Our confidence in postwar economic arrangements does not rise when we learn that “the Roosevelt Treasury was the home of radicals. The most radical was Harry Dexter White, the top U.S. government architect of the postwar global financial system…. In the 1930s. White had been either a communist or a fellow traveler” (p. 63). That is a considerable understatement; it is likely that White remained a Soviet agent until his death.

The close association between a powerful government that aims to control the economy and war continued under Lyndon Johnson, who “revived the New Deal coalition and its philosophy of activist government, working to complete FDR’s unfinished business on economic and racial justice…. He was easily primed to be the greatest president since Roosevelt” (p.  69). But just as he thought he could control the economy, he thought he could control the world: “He would show the doubters, by doing it all—winning civil rights, and winning Vietnam…. Vietnam was a distraction that could be solved only by winning, despite the mounting evidence that it could not be won. Johnson kept receiving reports from senior officials warning that the war could not be won. He chose to listen to those who insisted that it could” (pp. 77, 79).
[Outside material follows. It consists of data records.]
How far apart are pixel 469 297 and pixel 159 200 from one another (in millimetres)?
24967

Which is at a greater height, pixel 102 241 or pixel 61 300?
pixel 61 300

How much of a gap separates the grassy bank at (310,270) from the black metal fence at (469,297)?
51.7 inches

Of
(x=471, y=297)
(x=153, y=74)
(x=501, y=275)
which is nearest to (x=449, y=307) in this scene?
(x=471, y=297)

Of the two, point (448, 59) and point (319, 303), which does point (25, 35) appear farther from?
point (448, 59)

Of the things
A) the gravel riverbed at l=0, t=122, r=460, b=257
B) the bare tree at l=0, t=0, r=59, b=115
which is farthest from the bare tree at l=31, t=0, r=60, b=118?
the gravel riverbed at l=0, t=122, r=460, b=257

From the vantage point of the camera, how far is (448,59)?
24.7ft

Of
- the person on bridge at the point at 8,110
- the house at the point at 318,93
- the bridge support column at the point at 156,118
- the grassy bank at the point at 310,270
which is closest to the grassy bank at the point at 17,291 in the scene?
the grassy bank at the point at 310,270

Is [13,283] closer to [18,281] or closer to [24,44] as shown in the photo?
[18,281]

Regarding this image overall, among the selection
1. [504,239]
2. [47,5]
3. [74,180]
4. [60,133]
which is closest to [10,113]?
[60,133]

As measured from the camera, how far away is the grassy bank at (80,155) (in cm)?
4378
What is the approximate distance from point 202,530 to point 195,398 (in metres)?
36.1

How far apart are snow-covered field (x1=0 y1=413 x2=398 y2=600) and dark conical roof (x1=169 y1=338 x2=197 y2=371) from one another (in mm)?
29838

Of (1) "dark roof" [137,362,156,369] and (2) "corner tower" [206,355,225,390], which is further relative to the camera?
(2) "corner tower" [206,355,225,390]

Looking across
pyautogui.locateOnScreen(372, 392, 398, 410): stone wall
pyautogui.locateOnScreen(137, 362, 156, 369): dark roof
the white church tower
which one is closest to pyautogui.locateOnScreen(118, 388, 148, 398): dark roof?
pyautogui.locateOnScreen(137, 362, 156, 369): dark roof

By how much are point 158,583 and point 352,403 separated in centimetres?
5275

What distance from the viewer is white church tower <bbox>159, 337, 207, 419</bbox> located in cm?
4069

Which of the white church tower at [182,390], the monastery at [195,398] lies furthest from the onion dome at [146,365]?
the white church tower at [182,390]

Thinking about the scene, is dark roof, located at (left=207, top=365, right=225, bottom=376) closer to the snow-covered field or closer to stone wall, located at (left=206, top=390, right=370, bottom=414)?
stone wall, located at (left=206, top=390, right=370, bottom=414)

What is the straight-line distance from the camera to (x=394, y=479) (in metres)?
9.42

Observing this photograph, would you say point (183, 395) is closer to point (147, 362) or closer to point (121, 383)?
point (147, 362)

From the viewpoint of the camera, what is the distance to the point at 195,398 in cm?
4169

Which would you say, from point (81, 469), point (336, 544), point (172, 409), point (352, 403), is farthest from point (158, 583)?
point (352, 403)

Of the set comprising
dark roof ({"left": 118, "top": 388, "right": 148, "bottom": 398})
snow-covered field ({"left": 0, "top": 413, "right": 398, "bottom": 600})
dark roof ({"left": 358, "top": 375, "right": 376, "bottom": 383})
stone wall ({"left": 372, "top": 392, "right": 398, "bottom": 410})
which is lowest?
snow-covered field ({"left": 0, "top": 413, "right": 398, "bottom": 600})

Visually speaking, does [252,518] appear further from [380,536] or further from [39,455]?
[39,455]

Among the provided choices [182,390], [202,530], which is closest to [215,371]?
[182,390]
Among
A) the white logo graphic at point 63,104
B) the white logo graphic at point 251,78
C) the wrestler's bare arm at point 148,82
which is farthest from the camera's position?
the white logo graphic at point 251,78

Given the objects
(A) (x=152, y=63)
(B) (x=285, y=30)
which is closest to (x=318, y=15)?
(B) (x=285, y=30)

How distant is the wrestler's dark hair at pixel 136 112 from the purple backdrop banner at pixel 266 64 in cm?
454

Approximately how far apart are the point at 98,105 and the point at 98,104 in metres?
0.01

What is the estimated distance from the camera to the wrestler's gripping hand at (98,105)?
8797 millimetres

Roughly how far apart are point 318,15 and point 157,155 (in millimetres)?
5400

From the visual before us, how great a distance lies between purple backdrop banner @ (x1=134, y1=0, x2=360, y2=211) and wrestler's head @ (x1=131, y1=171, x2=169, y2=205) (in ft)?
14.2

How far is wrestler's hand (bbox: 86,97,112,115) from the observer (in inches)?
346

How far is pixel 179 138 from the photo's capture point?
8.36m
Unfortunately, Kuttner is unlikely to draw the connection between economic planning and war. If there is a place for the free market in his economic cosmos, it is minuscule, and he would be happy to see the onset of socialism. He tells us that in “a democracy that is also a capitalist economy, there is an immense undertow of big money that undercuts possible policies. In the 1930s and 40s, there was a famous argument between John Maynard Keynes and his protégé, the more left-wing economist Michal Kalecki. As a matter of technical economics, Kalecki agreed with Keynes that it was indeed possible to have full employment in a capitalist economy. But as politics, he observed, the capitalists would never let you do it. When I was coming of age during the postwar boom, it looked like Keynes had the better of the argument. Today, Kalecki seems pretty persuasive” (p. 23). I suspect that readers of the Mises page will look at the matter rather differently.